In another test, I showed ChatGPT a series of stuffed animals and asked it to stop me when it saw a shark. When the shark came, ChatGPT didn’t say anything. Later, after I’d shown ChatGPT all the animals, I asked which animals it had seen. ChatGPT was able to list the animals in the correct order—including the shark—so it had clearly been “paying attention” in some sense. But the app seems to be designed to only speak after being spoken to.

ChatGPT is very bad at navigation

Based on my experience with other vision-enabled chatbots, I didn’t expect ChatGPT to be very good at spatial reasoning. For example, none of the LLMs I’ve tested are able to solve simple hand-drawn mazes. Still, I was surprised at just how clueless ChatGPT is about spatial relationships when Advanced Voice Mode is enabled:

I activated ChatGPT in an office and asked it to help me find the men’s bathroom. Then I walked down the hall. Unsurprisingly it didn’t say anything as we passed the men’s bathroom. I got to the end of a hallway, turned right, and walked another 40 feet, passing a couple of offices on the way. Then I asked ChatGPT if it had seen the men’s bathroom.

“Yes, I can see the sign now,” ChatGPT said. “The men’s restroom is right there on the right.”

I turned to the right and pointed the camera at a random office. “You mean like here?”

“Yes, exactly. That door right there should be the men’s restroom.”

This doesn’t really look like a bathroom.

I pointed out that it didn’t look like a restroom and she suggested that it “might be a multi-purpose room.”

I started walking back toward where the restroom actually was and asked ChatGPT if I was headed in the right direction.

“Just keep going straight down the hall and you should see the restroom sign on your left,” she said.

There were two problems with this:

The hallway was about to turn to the left—continuing straight would have meant running into a glass panel.
Once we reached the restroom, it was going to be on the right, not the left.

ChatGPT insisted that I should walk straight toward the window. Then, as I approached the bathroom, ChatGPT wrongly insisted that the bathroom would be on the left. Even after the bathroom sign became clearly visible on the right-hand side of the screen, ChatGPT told me it was “right there on your left.”

“Are you sure it’s not on my right?” I asked.

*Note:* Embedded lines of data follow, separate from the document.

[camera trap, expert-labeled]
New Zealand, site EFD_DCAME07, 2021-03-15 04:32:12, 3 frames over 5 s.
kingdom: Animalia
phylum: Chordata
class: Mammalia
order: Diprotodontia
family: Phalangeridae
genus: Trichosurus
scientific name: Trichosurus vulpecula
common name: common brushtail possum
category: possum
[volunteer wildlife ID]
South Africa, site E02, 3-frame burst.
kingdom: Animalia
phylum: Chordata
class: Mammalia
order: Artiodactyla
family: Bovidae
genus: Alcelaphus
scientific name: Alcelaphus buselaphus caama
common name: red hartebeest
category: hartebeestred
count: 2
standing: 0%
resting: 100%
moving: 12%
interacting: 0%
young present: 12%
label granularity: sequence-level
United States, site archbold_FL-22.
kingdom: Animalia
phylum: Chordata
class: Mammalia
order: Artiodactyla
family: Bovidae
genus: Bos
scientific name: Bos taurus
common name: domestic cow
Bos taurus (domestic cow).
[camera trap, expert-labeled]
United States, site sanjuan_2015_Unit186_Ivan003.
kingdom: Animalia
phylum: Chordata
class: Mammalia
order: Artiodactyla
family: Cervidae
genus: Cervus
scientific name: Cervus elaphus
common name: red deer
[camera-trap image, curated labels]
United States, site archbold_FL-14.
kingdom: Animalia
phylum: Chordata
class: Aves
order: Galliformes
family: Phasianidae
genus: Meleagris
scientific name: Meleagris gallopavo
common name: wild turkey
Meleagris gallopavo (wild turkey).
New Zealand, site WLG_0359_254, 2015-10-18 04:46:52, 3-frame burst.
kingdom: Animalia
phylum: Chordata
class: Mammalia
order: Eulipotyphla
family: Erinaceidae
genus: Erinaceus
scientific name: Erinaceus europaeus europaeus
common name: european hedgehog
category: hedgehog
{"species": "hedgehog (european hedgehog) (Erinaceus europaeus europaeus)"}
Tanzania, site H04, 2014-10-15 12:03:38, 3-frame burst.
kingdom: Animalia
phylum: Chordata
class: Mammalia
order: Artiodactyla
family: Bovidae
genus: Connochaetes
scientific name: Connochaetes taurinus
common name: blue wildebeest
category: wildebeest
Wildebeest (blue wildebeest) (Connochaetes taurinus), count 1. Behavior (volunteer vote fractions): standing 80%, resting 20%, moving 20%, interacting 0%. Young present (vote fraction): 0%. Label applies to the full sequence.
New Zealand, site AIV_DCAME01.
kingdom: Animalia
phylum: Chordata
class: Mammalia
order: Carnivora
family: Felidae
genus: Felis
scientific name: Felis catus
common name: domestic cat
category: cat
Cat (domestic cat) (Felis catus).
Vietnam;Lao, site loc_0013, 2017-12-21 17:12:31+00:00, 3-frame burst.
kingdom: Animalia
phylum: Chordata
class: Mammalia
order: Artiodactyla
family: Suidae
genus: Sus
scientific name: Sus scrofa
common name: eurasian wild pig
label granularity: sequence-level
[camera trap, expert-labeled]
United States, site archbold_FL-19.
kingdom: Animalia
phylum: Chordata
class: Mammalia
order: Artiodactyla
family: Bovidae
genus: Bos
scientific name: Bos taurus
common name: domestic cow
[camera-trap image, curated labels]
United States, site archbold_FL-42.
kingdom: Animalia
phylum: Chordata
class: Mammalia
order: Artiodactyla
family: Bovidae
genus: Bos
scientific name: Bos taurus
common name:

“No, it’s definitely on your left.”

ChatGPT has always struggled to distinguish between left and right. One of the first questions I ever asked the original ChatGPT, in December 2022, was to give me driving directions from my home in Washington DC to a nearby landmark. ChatGPT, then powered by GPT-3.5, was able to (mostly) list the right streets in (mostly) the right order. But its decisions about whether to turn left or right were hardly better than a coin flip, making the directions useless.

More navigation silliness

ChatGPT also seems really bad at another thing that comes naturally to people: understanding how people are moving based on a video feed. In another test I stood on the second floor of my house and asked for directions to my daughter Alice’s room. This should have been easy because her name was visible above the door. ChatGPT correctly instructed me to head straight down the hallway. Instead, I turned slightly to the right and headed down the stairs.

“Am I going the right way?” I asked.

“Yes, you’re doing great,” ChatGPT responded.

In fact, I wasn’t doing great—I was going down the stairs, away from Alice’s room. This would have been obvious to a human being, but ChatGPT didn’t notice I’d gotten off track. At the bottom of the stairs I asked where to go next. “Alice’s room is just down that hallway,” ChatGPT said, seemingly not aware that I’d gone down a flight of stairs.

Only after I hinted that “I think I might have made a mistake” does ChatGPT realize I was on the wrong floor and encourage me to go back upstairs.

I suspect this kind of spatial awareness comes naturally to people because it’s crucial to our survival. LLMs aren’t really optimized for this task, and it shows.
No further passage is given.